At Prominent Hill, we have a mining lease and exploration tenements. The total tenement area owned by OZ Minerals is 400,000 hectares (4,000 square kilometres), which includes a mine footprint of 3,556* hectares. In 2011, 50 hectares were disturbed for mining and excavation purposes, while 10 hectares were rehabilitated. We have exploration tenements of approximately 107,000 hectares in Carrapateena (1,070 square kilometres), 350,000 hectares in Cobar, New South Wales and 95,000 hectares in Cambodia.
* The mine footprint area has been recalculated since 2010 to exclude existing pastoral tracks.
An understanding of our potential to impact on habitats is vital in order to manage and minimise impacts. Additionally, it may provide us with opportunities to contribute to the conservation of species and ecosystems. The OZ Minerals Biodiversity Management Plan (BMP) requires the management of biodiversity and minimisation of adverse effects on flora and fauna throughout the mine life cycle.
In 2011, OZ Minerals’ BMP was reviewed and updated. Our BMP includes items such as a continued and enhanced monitoring plan, fox baiting, cat trapping, Significant Environmental Benefit (SEB) fence line monitoring, opportunistic bird and other wildlife surveys and new trench monitoring surveys with the development of the Ankata underground mine.
The Significant Environmental Benefit (SEB) offset area involves the ongoing protection of land within the Mount Eba Pastoral Lease. Through management of the SEB offset area, OZ Minerals aims to protect and enhance habitat for two bird species, the chestnut-breasted whiteface and thick-billed grasswren (eastern subspecies). The thick-billed grasswren is nationally vulnerable and the chestnut-breasted whiteface is classified as rare in South Australia. Both of these species are listed on the International Union for Conservation of Nature's (IUCN) Red List of Threatened Species.
After first being identified in 2006, Prominent Hill has continued to record these species in surveys. Flora and fauna monitoring is conducted in spring and autumn each year, with 2011 marking the sixth consecutive year of surveys.
The 2011 survey efforts identified four new species that have not been seen in the Prominent Hill region since historical times as a result of the favourable environmental conditions. This includes two animals, the plains mouse and brown quail and two plant species, the thick twinleaf and black’s bindyi. The plains mouse is nationally vulnerable and the brown quail is classified as vulnerable in South Australia. The thick twinleaf and black’s bindyi are both classified as vulnerable in South Australia. These species are listed on the IUCN’s Red List. We will continue to monitor these species.
A statistical analysis was conducted on the collected flora and fauna data from all surveys.
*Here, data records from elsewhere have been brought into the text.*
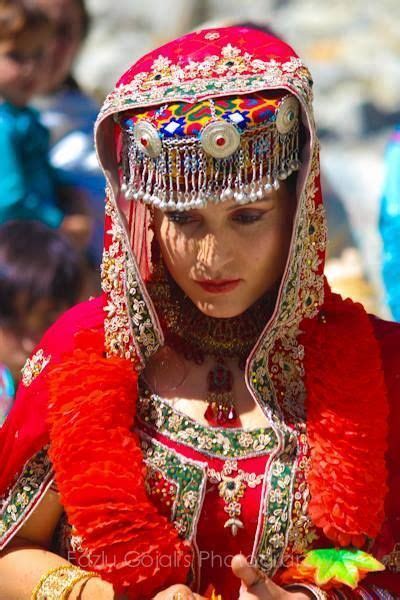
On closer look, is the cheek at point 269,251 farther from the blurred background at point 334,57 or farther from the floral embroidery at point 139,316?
the blurred background at point 334,57

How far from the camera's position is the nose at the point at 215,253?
264 cm

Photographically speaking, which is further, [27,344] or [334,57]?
[334,57]

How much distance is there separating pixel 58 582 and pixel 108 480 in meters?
0.23

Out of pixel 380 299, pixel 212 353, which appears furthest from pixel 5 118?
pixel 212 353

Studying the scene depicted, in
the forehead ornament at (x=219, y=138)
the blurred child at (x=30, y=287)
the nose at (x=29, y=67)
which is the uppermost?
the nose at (x=29, y=67)

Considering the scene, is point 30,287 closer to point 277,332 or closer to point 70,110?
point 70,110

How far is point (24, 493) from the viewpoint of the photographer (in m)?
2.75

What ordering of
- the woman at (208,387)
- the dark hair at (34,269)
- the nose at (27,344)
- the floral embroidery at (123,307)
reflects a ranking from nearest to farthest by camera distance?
the woman at (208,387) < the floral embroidery at (123,307) < the nose at (27,344) < the dark hair at (34,269)

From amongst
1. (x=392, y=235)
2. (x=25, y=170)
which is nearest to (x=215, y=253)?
(x=392, y=235)

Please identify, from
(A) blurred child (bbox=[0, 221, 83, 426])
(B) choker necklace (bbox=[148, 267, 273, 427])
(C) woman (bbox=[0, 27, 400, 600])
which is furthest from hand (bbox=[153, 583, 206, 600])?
(A) blurred child (bbox=[0, 221, 83, 426])

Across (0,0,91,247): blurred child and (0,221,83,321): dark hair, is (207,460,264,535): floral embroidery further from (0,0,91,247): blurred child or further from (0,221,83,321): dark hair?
(0,0,91,247): blurred child

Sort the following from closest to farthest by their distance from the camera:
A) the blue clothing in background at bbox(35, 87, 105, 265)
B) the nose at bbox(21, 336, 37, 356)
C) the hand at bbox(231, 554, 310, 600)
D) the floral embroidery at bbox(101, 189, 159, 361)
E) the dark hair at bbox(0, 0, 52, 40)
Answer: the hand at bbox(231, 554, 310, 600)
the floral embroidery at bbox(101, 189, 159, 361)
the nose at bbox(21, 336, 37, 356)
the dark hair at bbox(0, 0, 52, 40)
the blue clothing in background at bbox(35, 87, 105, 265)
The analysis found that there was no statistically significant difference between each of the years indicating that the impacts of our Prominent Hill mine on the local ecosystems are minimal.
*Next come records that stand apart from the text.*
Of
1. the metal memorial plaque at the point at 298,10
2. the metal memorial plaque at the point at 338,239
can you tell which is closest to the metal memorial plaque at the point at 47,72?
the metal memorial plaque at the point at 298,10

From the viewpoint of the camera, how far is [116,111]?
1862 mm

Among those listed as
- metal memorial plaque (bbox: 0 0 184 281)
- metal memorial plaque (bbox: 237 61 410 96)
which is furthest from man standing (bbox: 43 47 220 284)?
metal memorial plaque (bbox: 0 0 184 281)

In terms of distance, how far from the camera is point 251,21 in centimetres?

Land management trials for future rehabilitation began in 2011. These trials are designed to test a number of different vegetation rehabilitation techniques in preparation for when sections of the mine are closed and allotted for rehabilitation.
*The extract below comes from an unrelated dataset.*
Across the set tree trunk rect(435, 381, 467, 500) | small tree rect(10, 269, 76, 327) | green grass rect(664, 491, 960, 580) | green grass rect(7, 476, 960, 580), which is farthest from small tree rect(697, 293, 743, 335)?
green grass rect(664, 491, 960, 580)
In 2011, OZ Minerals continued exploration in Cambodia in the Mondulkiri Province. This area is located with the outer boundaries of the Phnom Prich Wildlife Sanctuary. A group of unlicensed miners have been working in this same region for a number of years. Very few of these people are from Mondulkiri Province and are regarded as ‘artisanal influx*’ miners as they have recently migrated to the area. Artisanal miners are usually small-scale miners that use rudimentary methods to conduct their activities.
The Cambodian Government indicated its desire to remove illegal mining, logging and poaching in this and other areas. Practices typically used in this type of small-scale mining are dangerous and can cause significant environmental damage – cyanide and mercury are often used in an uncontrolled manner. The government began a program to request these groups to leave the area in 2009. This was undertaken through a series of public meetings and notices. The number and presence of artisanal miners varies with the weather and a number of other factors. At the end of 2011, there were seven mine pits with active artisanal miners. Throughout the government’s process, OZ Minerals has regularly engaged with relevant authorities and advocated that the people involved are treated with respect and dignity.
After concluding that the Cambodian assets did not fit with OZ Minerals’ strategy in regard to scale and overall preference for mid-tier copper projects, OZ Minerals signed an agreement, in February 2012, with Renaissance Minerals to sell these assets.
*As defined by the International Council on Mining and Metals, www.icmm.com/library.
Water and diesel supply demand model
In 2011 a water and diesel supply and demand model was developed at Prominent Hill. The final outcome is a comprehensive model encompassing all aspects of our operation, based on our operational mass balance (inputs and outputs) for water and diesel. The model has been tested and will now be developed into an operational model through the addition of real time data. The model is designed to assess the efficiency of water and diesel in each process of our operation and identify steps in which water and energy can be conserved.
The model will be capable of predicting times of resource shortages and improving emissions’ calculations. Additionally, the supply and demand model will be able to evaluate cost benefits associated with process improvements introduced in our operation.